É curioso o andar das horas. A carruagem do tempo, ao contrário dos trens, parece voar. Acordamos cedo, com o raiar, tomamos o café, lemos as notícias e, num piscar de olhos, o relógio marca o meio-dia. As manhãs se esvaem sem que percebamos de tão lépidas que me fazem lembrar Usain Bolt em seus melhores dias.

O jamaicano era ligeiro. Fazia quarenta e cinco quilômetros por hora tal a explosão dos músculos. E imaginar que o guepardo, o animal mais rápido que se tem notícia, faz cento e doze.

As tardes, assim como as manhãs, são consumidas no mesmo ritmo frenético, especialmente para aqueles que esticam a pestana.

Há momentos que, em pleno dia, há um silêncio incômodo quebrado por uma moto barulhenta ou por um raro carro de passagem.

Respiro! Há algo novo no ar. É oxigênio. Ouço dizer que as águas do mar se autorregeneraram. Voltaram os peixes, os siris andam invadindo as areias. Pena que não estou lá para ver.

E, de repente, se faz silêncio. Ouço apenas o barulho do vento. Tudo está calmo, mais calmo de costume.

Apesar da aparente placidez, há uma guerra lá fora e conflitos particulares nos lares.

Entre as paredes, a violência cresceu com o isolamento. Nem todos os homens e mulheres vivem sob a égide do amor. O amor verdadeiro que exala compreensão, cumplicidade, respeito, fraternidade, uma conquista que não é para todos.

Entendo que uma grande parte dos relacionamentos está crivada pelas balas da intolerância, da impaciência, da provocação, do desamor.

As partes de um casal têm sido colocadas vis-à-vis, e os resultados não são favoráveis ao entendimento. É lamentável!

Enquanto isso, do lado de fora, há uma luta insana contra a morte em favor da vida. Luta-se contra um inimigo invisível, fraco e, simultaneamente, poderoso, que se alimenta da desinformação e do despreparo das autoridades e das pessoas para fazer suas vítimas.

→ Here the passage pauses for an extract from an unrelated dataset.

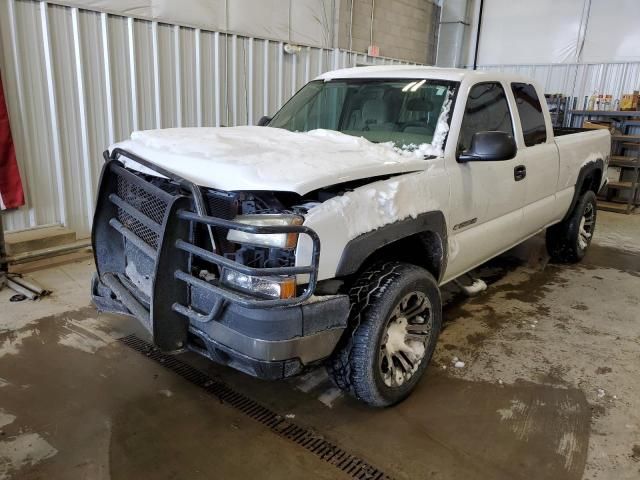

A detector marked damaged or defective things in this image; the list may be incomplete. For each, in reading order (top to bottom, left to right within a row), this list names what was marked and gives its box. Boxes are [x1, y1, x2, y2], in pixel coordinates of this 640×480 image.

Não à toa colocou a economia mundial e os governos no interior do labirinto de Dédalo.

Ah, os desavisados! São as vítimas prediletas do monstro que asfixia. Especialmente, os falastrões que arrotam desdém.

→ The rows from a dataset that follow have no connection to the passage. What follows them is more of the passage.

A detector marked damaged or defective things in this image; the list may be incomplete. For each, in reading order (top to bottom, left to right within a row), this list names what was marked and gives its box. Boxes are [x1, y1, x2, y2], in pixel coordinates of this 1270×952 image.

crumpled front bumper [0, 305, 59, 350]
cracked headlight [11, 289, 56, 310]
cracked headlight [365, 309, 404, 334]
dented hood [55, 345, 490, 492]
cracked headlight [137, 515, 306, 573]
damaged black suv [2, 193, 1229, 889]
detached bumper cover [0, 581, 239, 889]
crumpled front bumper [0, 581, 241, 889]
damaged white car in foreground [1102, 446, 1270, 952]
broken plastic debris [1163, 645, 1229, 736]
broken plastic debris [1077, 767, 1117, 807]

O monstro, um devorador de saúde, começou a vergastar a população pelo alto da pirâmide social e agora desce ao bojo, em direção aos pés. A doença foi importada por aqueles que transitam pelo mundo em recreação ou mesmo a trabalho. É, desta vez, não veio da periferia.

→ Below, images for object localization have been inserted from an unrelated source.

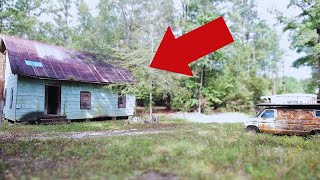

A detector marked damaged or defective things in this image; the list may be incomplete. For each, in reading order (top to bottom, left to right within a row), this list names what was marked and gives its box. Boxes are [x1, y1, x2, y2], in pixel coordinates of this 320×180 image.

rusty corrugated metal roof [0, 34, 134, 84]
rusted old vehicle [245, 104, 320, 135]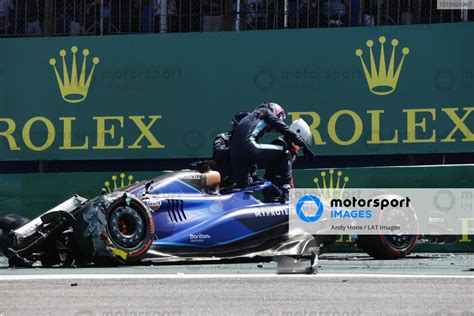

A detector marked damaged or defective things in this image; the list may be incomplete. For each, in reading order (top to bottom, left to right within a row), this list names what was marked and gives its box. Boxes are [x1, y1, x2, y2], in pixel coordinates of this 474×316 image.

exposed tire [73, 195, 154, 266]
exposed tire [358, 235, 416, 260]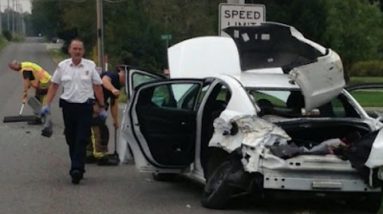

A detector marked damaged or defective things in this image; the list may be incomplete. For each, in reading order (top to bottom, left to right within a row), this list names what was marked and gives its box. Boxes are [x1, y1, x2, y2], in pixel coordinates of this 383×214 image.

severely damaged car [120, 22, 383, 211]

Sabe-se de patrões que infectaram seus subordinados após voltarem de mais um cruzeiro ou um giro no estrangeiro. Safaram-se, enquanto suas vítimas faleceram.

As autoridades que antes desdenhavam o perigo – trocaram a saúde pela economia – agora estão enterrando seus cidadãos. Assim foi na Itália, na Espanha, nos Estados Unidos, no Brasil, e noutros cantos. Não deram atenção aos apelos da organização mundial que cuida da saúde. O mal parecia distante, encerrado lá na China.

Ocorre que faz muito tempo que as distâncias foram encurtadas. Hoje, a China é logo ali. Onde a gravidade do problema não foi desdenhada, o mal chegou e foi mais bem controlado.

Enquanto isso, os cientistas se viram para conseguir uma vacina e os médicos se desdobram para salvar vidas. O restante do mundo – se não está praguejando contra o isolamento – reza para que a cura chegue antes do fim.

Nunca vi antes tanta gente falando em religião. De repente, no meio do caos, descobriu-se Deus. Um sinal de que as pessoas andam preocupadas.

Deus é um porto seguro em qualquer hora, em qualquer lugar, enquanto não se consegue a almejada imunidade.

Escrevo isto, enquanto na televisão Sérgio Moro, o superministro da Justiça e da Segurança, pede demissão. Mais um a abandonar um barco à deriva.

Continuo a olhar pela janela e, agora com o pensamento distante, fico a imaginar o que virá. Aqui, no Brasil, e no mundo.

Será que após a pandemia teremos um relacionamento melhor?

É muito cedo para saber se a lição será aprendida. Por ora, fico a refletir como estão agora as pitonisas e os oráculos que no início de cada ano fazem previsões e se gabam de desvendar o futuro? Qual deles em seus disparates alertaram para a pandemia?

E os gurus das curas milagrosas por que não curam o covid-19 com suas panaceias?

Estão todos desnudos, inclusive os que fazem da religião um negócio. Será que ainda haverá quem dê crédito a essas pessoas?

É fato: uma hora a casa construída em areia cai. Hoje, a verdade está em gozo. Na pandemia os charlatões encontraram o seu dia!